INSTRUCTIONS FOR THE TASK
Reproduce every one of the following entries word for word, line by line.

---------- PROVIDED MATERIAL

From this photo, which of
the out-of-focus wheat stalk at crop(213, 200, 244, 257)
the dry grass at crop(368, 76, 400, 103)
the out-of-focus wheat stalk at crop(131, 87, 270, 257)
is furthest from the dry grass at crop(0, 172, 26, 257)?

--------------------

WRITTEN SOLUTION
From this photo, which of
the out-of-focus wheat stalk at crop(213, 200, 244, 257)
the dry grass at crop(368, 76, 400, 103)
the out-of-focus wheat stalk at crop(131, 87, 270, 257)
is furthest from the dry grass at crop(0, 172, 26, 257)?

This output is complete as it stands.